Pacte de responsabilité: le Medef assure avoir « joué le jeu »

PARIS, 16 février 2016 (AFP) – Le président du Medef, Pierre Gattaz, a assuré mardi que les entreprises « ont joué le jeu » dans le cadre du pacte de responsabilité et accusé le gouvernement de « se tirer une balle dans le pied » en menaçant de « conditionner » les aides.

« Nous avons joué le jeu, nous le jouons et nous le jouerons », a affirmé M. Gattaz, lors d’une conférence de presse, en réaction aux déclarations jugées « assez contre-productives » du Premier ministre Manuel Valls, qui avait menacé lundi pour la première fois de « conditionner » les aides aux entreprises accordées dans le cadre du pacte de responsabilité.

Avec cette menace, « le gouvernement se tire une balle dans le pied », a ajouté le président du Medef. « Nous avons l’impression d’avoir beaucoup travaillé dans une période difficile (…). Malgré de nombreux obstacles, nous arrivons à un bilan honorable », a-t-il insisté lors de sa conférence de presse mensuelle.

« Nous avons pris des engagements qui sont chiffrés », a expliqué M. Gattaz. Selon lui, 25 branches professionnelles sur 56, représentant 11 millions de salariés, « ont signé ou ouvert à la signature un texte » d’accord.

En revanche, quatre branches ne sont pas parvenues à trouver un accord et sept poursuivent les discussions, a-t-il ajouté, sans préciser ce qu’il en est des vingt branches restantes.

« Le Medef ne signe pas seul les accords.
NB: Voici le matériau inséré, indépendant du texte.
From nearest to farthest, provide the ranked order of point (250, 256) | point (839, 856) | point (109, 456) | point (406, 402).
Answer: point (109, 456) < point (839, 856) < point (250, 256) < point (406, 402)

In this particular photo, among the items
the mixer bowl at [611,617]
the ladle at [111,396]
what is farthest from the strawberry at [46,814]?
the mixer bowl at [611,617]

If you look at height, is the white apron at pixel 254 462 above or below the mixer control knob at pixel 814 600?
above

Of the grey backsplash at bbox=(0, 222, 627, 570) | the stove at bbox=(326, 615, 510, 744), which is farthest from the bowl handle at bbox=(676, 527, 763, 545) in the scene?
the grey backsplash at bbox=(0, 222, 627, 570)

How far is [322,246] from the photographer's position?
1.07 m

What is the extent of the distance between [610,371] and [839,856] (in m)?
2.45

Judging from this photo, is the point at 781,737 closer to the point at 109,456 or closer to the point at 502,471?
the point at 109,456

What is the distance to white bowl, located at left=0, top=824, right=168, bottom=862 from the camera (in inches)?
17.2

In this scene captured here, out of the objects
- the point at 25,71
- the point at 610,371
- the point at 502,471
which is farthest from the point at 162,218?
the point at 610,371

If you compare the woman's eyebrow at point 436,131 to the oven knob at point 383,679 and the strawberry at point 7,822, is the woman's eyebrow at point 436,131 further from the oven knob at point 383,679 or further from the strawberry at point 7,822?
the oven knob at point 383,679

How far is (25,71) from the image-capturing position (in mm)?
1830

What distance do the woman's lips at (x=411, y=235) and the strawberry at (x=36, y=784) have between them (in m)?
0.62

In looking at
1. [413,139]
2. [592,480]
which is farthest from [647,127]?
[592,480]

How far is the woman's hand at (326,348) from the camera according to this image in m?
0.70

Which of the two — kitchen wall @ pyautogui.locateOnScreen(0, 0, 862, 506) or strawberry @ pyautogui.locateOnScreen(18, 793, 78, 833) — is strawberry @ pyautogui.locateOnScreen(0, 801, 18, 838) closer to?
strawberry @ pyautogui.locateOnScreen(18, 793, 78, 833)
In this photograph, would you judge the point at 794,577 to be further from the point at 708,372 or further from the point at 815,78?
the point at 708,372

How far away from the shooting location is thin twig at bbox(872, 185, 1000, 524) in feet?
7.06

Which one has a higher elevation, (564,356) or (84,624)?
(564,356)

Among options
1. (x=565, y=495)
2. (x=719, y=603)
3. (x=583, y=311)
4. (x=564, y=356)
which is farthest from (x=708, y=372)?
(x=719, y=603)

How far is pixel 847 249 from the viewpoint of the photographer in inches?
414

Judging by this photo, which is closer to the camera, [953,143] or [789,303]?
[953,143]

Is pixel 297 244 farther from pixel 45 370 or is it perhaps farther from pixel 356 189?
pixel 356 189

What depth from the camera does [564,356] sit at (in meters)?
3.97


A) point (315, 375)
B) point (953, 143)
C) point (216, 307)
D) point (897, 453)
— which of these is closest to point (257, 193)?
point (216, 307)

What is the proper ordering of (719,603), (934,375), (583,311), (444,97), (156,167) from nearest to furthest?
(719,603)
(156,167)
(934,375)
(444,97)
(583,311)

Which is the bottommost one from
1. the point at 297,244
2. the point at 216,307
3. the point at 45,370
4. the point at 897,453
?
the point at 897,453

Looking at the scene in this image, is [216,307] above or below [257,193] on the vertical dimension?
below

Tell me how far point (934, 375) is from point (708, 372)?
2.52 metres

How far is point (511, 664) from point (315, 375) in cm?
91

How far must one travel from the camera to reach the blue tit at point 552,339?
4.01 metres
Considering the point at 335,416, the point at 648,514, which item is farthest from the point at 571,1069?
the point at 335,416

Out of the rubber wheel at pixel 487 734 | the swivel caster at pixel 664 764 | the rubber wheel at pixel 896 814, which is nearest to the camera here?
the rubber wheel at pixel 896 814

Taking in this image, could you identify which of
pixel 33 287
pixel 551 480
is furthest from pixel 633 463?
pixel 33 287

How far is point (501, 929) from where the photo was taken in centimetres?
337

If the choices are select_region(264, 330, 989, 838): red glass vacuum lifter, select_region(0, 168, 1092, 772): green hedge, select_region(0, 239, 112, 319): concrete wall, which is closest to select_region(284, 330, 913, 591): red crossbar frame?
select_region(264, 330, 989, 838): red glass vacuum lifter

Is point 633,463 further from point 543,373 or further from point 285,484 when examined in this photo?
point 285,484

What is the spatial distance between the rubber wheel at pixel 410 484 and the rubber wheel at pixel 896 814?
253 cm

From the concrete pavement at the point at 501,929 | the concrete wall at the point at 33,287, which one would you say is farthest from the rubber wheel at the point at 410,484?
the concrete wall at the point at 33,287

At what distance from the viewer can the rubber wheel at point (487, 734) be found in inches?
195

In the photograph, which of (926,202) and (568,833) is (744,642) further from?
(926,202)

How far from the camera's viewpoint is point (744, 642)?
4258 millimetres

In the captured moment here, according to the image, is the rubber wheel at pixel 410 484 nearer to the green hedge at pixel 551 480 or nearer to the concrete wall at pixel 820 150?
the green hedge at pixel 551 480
S’il y a échec, c’est une responsabilité partagée », a souligné le président du Medef, qui estime à « plus de 9,4 millions » le nombre de « salariés couverts ou en voie de l’être par des mesures s’inscrivant dans le pacte de responsabilité ».

Le président de la CGPME, François Asselin, a également regretté les déclarations de M. Valls.

« Tout cela ne peut fonctionner que si autour il y a la confiance, or la confiance n’est pas présente et lorsque nous entendons les déclarations du Premier ministre nous n’avons pas besoin de défiance, nous avons besoin de confiance », a-t-il déclaré sur Europe 1.

De son côté, le ministre des Finances, Michel Sapin, a demandé des avancées. « Les Français font aujourd’hui un effort légitime pour alléger les charges des entreprises (…) Au cours de l’année 2016, les choses doivent progresser », a-t-il expliqué sur BFM/RMC.

M. Valls a estimé lundi que les engagements du patronat en matière d’emploi n’étaient « pas satisfaisants » dans le cadre du pacte de responsabilité.

« Nous avons toujours dit que nous respecterions l’engagement financier » de 41 milliards d’euros au total de baisse du coût du travail en France, a déclaré le Premier ministre.

« Mais comme cela a déjà été parfois proposé, les aides peuvent être conditionnées, elles peuvent être réorientées vers d’autres entreprises, c’est cela que nous allons étudier », a-t-il ajouté.

Le pacte de responsabilité, qui englobe le CICE (Crédit d’impôt pour la compétitivité et l’emploi), mêle des baisses de cotisations patronales et des mesures de réduction fiscales pour les entreprises, destinées à permettre aux entreprises d’embaucher et d’investir.

Prévu pour monter en puissance progressivement, il doit représenter en 2017, en rythme de croisière, un coût annuel de 41 milliards d’euros pour l’État.